Я объявил спутникам, что в хижине нет солнца – что рисовать я не могу и чтобы мне показали бы других. От площадки, вокруг кот[орой] стояли хижины, мы прошли лесной тропинкой к следующей площадке и группе хижин, между кот[орыми] возвышалась высоко крыша старой буамбрамры. Там я нашел довольно хорошо сохранивш[егося] идола Пам-Пам и другого, подобно тому, кот[орого] видал в первой избе. 3 идола стояли один на другом. Срисовав их, я вышел к группе папуасов, кот[орые] расположились у дверей, раздал каждому табак и, пока рисовал окружающие хижины, объявил, что желаю иметь черепа «тамо (людей) Гумбу». Послышались голоса и, между проч[им], и голос Туя, что более нет – корвет забрал всех.

Я оставался при своем – что есть – и показал кусок табаку, 3 гвоздя и ленту катуна – то, что я желал дать за каждый. Появился скоро один, немного погодя 2 других, затем 3 еще. Я с большим удовольствием раздал каждому обещанное, да еще с прибавкою, несмотря на сотни муравьев, связал черепа и, прикрепив к палке, взвалил на плечи. Прощаясь с туземцами, я пригласил по-прежнему посещать «таль Маклай» (дом Маклая) и приносить кок[осы], сах[арный] тр[остник], карт[офель] и т. д.

Вследствие интересной и давно желанной ноши я промочил себе ноги, неосторожно переходя ручей, и, благодаря ей, дорога назад, несмотря на жару, показалась мне короткою. – Черепа великолепны, разумеется, очень жаль, что к ним нет нижних челюстей, но пока я и этим доволен. Работы мне теперь на целых 6 или 7 дней перерисовать всех! Бумага писчая и для рисования с каждым днем убывает, и я боюсь, что не хватит на след[ующие] месяцы. Плохо…

145 Д. 13 февр. Втр. Бился все утро над рисованием одного черепа – надеюсь, что не над каждым придется сидеть так долго. Кончу эту работу, думаю отправиться в Колику и потом в Били-Били.

146 Д. 14 февр.

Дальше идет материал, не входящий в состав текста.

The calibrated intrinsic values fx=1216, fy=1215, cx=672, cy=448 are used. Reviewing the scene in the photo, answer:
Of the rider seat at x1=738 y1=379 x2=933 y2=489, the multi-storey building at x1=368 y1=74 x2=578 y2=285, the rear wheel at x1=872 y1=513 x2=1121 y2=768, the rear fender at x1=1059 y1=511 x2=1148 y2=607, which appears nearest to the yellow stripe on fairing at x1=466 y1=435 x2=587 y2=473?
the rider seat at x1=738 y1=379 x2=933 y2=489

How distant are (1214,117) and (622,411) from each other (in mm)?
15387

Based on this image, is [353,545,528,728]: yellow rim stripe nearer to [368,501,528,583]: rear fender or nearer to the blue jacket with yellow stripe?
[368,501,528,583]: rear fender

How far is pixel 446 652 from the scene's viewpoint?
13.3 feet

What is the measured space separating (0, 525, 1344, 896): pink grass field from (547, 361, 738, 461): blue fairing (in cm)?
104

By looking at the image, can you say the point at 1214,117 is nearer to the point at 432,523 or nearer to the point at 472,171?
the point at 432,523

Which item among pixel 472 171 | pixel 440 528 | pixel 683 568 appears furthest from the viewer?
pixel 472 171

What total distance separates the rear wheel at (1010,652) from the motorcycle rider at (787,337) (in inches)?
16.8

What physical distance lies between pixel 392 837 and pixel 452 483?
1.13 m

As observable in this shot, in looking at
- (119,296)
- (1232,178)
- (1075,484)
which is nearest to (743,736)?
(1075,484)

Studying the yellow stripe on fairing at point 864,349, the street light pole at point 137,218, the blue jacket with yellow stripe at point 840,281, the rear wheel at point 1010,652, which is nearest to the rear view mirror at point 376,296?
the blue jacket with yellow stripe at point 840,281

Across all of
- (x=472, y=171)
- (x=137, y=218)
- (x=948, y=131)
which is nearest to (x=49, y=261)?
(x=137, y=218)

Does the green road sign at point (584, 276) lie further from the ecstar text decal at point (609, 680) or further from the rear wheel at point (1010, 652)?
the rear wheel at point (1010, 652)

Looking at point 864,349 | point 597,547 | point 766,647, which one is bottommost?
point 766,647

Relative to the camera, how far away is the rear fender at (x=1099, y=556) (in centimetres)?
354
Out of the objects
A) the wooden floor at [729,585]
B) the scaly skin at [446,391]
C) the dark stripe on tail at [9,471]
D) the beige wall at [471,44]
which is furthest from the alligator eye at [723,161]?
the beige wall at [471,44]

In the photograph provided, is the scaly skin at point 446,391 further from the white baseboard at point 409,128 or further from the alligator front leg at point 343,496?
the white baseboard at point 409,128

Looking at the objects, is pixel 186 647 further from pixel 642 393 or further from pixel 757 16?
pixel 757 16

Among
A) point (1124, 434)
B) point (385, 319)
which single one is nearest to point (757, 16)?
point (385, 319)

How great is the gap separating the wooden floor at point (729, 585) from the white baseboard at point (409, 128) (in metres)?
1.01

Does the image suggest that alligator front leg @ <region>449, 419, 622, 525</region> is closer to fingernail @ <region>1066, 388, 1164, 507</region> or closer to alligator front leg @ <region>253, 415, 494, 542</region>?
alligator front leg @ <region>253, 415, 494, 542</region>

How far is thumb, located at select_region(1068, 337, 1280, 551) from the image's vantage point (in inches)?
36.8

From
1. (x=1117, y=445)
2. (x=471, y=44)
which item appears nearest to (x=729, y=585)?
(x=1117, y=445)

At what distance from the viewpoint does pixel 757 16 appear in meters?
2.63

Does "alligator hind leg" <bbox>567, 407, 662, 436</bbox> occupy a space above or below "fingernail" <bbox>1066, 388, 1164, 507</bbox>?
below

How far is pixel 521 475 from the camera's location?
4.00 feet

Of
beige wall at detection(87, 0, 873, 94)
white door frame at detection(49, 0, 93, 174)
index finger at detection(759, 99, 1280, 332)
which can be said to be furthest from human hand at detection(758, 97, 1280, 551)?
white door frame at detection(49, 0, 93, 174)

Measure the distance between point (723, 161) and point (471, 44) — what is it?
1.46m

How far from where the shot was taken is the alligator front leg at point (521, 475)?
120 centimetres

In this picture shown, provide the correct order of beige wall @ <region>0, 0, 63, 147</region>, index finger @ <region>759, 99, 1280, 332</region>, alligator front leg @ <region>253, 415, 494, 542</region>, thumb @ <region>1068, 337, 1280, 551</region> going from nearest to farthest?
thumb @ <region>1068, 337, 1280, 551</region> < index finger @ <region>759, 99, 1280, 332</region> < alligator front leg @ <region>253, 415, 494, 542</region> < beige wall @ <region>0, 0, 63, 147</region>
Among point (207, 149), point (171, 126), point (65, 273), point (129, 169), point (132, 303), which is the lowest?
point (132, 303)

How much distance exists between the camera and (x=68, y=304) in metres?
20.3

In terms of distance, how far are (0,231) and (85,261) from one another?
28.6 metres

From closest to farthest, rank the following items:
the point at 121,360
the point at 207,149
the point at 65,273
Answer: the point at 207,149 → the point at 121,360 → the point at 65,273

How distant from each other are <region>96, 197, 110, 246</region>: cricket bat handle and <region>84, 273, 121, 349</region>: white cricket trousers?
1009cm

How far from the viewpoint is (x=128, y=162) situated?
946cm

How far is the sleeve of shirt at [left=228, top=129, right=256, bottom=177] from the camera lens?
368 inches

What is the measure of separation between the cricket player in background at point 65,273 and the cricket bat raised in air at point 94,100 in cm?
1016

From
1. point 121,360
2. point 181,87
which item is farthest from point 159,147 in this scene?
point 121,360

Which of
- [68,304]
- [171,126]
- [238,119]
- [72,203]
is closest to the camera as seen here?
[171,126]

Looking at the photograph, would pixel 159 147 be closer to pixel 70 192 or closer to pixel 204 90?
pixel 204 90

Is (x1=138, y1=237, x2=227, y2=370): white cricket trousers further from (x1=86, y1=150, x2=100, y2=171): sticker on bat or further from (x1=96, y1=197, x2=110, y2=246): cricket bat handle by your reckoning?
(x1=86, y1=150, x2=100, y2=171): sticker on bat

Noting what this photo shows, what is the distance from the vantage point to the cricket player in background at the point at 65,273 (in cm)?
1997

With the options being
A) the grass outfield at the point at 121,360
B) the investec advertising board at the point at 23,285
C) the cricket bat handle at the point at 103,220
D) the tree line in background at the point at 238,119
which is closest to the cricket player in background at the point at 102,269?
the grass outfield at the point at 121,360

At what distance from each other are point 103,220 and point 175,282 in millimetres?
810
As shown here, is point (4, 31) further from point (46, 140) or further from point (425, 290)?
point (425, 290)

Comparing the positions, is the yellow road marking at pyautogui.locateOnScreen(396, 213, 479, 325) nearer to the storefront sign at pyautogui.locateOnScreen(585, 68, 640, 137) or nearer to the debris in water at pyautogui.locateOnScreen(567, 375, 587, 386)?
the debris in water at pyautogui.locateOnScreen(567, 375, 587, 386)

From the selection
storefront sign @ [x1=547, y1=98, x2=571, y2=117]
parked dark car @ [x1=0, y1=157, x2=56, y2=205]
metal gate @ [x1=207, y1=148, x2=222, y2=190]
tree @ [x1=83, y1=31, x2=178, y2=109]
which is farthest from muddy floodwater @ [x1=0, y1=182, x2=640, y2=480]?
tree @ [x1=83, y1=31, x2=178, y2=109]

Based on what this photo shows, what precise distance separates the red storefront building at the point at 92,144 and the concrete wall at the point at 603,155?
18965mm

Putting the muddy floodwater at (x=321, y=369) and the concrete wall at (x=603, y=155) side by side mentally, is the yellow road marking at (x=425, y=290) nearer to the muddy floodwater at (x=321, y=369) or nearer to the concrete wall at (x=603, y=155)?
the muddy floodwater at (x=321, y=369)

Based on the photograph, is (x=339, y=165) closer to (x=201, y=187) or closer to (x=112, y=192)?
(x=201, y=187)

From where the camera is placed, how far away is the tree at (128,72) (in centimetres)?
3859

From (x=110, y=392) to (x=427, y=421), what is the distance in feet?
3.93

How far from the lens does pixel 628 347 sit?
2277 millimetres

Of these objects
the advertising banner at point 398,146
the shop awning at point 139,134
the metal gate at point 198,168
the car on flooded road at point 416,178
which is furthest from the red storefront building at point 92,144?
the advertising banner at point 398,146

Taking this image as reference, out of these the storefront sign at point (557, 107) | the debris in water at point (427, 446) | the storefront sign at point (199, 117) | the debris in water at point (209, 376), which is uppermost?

Срд. Сегодня несколько замечаний о пище: вот уже 5 месяцев, как я питаюсь почти исключительно растительною пищею, и мне ее действие на организм становится весьма чувствительно. Оно состоит в значительной общей слабости, сравнит[ельно] с сост[оянием] при моей прежней пище, и потом в огромном количестве растительн[ых] материалов, кот[орые] приходится поглотить в день, да и то не чувствовать себя вполне сытым.

Для примера перечислю здесь, что мне пришлось съесть сегодня в день, когда мне не пришлось заниматься физическою работою и даже когда я почти вовсе не сходил с моей веранды, так как я утром рисовал черепа, перед обедом читал. Кроме большой тарелки с вареным рисом за завтраком и другой с бобами за обедом, я съел один кокос, штук 9 аусь (цвет. тростника [2 слова неразб.]), 12 бананов, около ¾ [?] таро и с чаем высосал сахар [ного] тростника футов 4 длины, и при всем этом количестве травы не чувствовал себя сытым, съел бы еще, если бы масса уже съеденного не была так велика.

Приходится много зараз или часто есть, недостаток припасов заставляет думать о приобретении пищи, и все вместе меня очень стесняет и мешает мне. Был поэтому доволен, когда Туй принес мне испеченного таро, кот[орого] прежде я не видел, и объявил, что в Горенду и сосед[них] деревнях этого «аянь» много – прибавка и разнообразие нашего стола. Плохо, что у меня так мало приправ и нет ни жира, ни масла – кроме соли и кэрри, и того и другого в малом колич[естве], теперь нет ничего.

147 Д. 15 февр. Чтврг. Только что я расположился рисовать 5-й череп, явились гости. Это были люди из дальней горной деревни, и потому мне интересны объекты наблюдения. Я их хорошо принял, дал табаку и красн[ых] тряпок, чему они очень радовались. Ни физиономией, ни цветом кожи, ни украшениями они не отличаются от моих прибрежных соседей.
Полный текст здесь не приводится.